News & Results Special Events Training mit Mike Mulch 22.+23.August 2009
 

Training mit Mike Mulch (NL)

am 22./ 23. August 2009

 

Fussarbeit
Aufbau
"Kleine Suche"
Aufbau
"Lining"

Aufbau
"Marking"

Aufbau
Wasserarbeit

 

Fussarbeit oder doch eher "dogdancing"?

Fussarbeit oder generell das Zusammenspiel mit dem Hund bedeutet für Mike, dass HF und Hund sich in ständigem Kontakt befinden. Geführt wird der Hund dabei hauptsächlich über die Körpersprache des HF. Der Hund soll auf die Aktionen des HF reagieren und nicht umgekehrt!
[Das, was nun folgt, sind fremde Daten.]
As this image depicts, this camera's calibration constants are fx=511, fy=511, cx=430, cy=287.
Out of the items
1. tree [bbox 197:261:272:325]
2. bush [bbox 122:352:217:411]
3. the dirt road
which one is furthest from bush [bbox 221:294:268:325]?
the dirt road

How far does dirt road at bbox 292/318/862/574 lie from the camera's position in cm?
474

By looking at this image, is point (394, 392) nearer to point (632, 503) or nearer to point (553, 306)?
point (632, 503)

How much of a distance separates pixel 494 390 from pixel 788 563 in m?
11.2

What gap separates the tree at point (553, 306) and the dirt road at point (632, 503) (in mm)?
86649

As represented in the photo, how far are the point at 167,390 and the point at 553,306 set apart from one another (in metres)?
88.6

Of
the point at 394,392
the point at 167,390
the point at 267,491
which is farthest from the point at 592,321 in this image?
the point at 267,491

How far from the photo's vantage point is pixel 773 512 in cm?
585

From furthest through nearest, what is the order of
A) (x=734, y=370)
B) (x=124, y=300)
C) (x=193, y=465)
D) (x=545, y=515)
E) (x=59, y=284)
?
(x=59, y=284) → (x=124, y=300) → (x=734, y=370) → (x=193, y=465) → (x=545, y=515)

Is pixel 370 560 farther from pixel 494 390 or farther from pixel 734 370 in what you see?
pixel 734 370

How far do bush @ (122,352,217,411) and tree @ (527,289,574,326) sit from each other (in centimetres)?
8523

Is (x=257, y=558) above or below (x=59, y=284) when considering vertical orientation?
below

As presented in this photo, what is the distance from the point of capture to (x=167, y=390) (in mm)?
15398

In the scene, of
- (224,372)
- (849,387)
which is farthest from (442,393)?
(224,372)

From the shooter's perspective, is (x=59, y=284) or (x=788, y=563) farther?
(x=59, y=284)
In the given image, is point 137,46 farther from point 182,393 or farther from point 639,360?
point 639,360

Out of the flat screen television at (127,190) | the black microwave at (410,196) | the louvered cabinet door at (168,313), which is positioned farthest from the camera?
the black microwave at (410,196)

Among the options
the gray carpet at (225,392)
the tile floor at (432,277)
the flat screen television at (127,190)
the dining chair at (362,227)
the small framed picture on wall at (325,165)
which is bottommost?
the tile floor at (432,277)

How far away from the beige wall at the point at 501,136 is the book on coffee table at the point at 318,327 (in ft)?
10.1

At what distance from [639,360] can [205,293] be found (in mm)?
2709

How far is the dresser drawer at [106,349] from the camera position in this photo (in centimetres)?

Dazu muss er ihn stets gut beobachten, um z. B. durch Richtungs - oder Geschwindigkeitswechsel vorausschauend agieren zu können, d. h. BEVOR der Kontakt abreisst und der Hund z.B. anfängt am Boden zu schnüffeln. Zeigt der Hund beim langsamen Gehen eine Tendenz nach vorne, bewegt sich der HF tendenziell eher rückwärts. Dabei reichen kleine Bewegungen und anfänglich ein 2 oder 3 Meter voll konzentriertes Fussgehen vollkommen aus. Verhält der Hund sich korrekt, wird vorsichtig gelobt.
Ist Beute mit im Spiel darf der Hund nur dann apportieren, wenn er VÖLLIG exakt am Fuss gelaufen ist UND STÄNDIG mit dem Führer im Kontakt war.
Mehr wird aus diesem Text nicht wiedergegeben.